8. Providers other than tax-exempt organizations can also benefit from policies and procedures that effectively address conflicts of interests. When providers make decisions tainted by a personal or economic conflict of interest, the conflict may hinder the achievement of the provider’s ultimate goal—that is, an unwavering focus on providing quality health care. As the eighth goal for 2012, hospitals and medical staffs should implement workable policies and procedures that address conflicts of interests that may arise during the decisionmaking process.
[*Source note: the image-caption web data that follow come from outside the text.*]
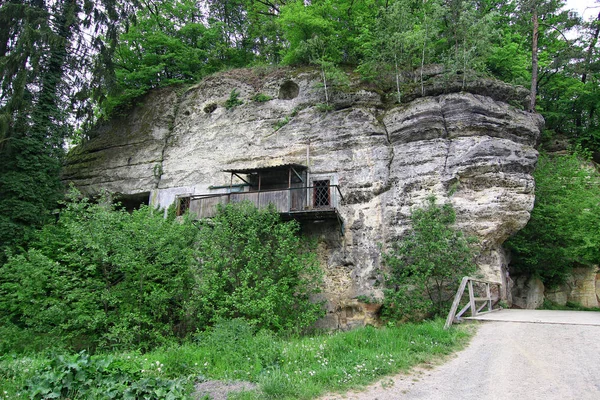 Ruins of the rock castle Harasov — Stock Photo, Image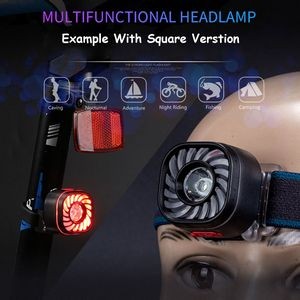 Square Turbo Shaped Rechargeable Head Flashlight 9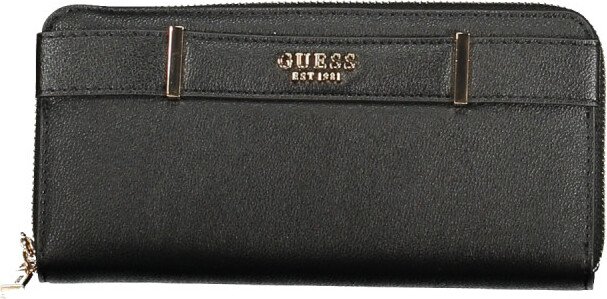 Portfel damski GUESS JEANS Czarny Kolor: czarny, Rozmiar: UNI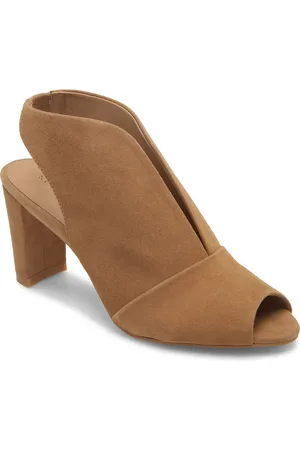 KOKO + PALENKI Pinnacle Ankle Strap Peep Toe Sandal in at Nordstrom, Size 6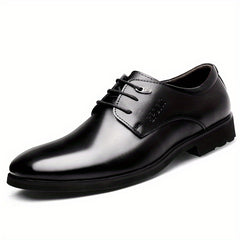 Men's Lace-up Derby Shoes for Business Formal Events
9. Providers should ensure that their procedures regarding consent forms and disclosures of risks are consistent with the requirements promulgated by the Texas Medical Disclosure Panel (TMDP). In the Texas Administrative Code, the TMDP has identified certain procedures that require full disclosure of specified risks. Also, the TMDP provides a model consent form for most procedures along with specialized consent forms for radiation therapy and hysterectomies.

10. As a final resolution for 2012, providers should update the information they provided to Medicare on their enrollment applications. To notify Medicare of changes, providers may submit the pertinent information on the applicable CMS-855 paper form. Hospitals may report on CMS-855B form, while physicians and non-physician practitioners can utilize the CMS-855I form. Providers may also update their enrollment information electronically through the Provider Enrollment, Chain and Ownership System.

By pursuing the ten goals identified in this article, providers will have a solid start in 2012.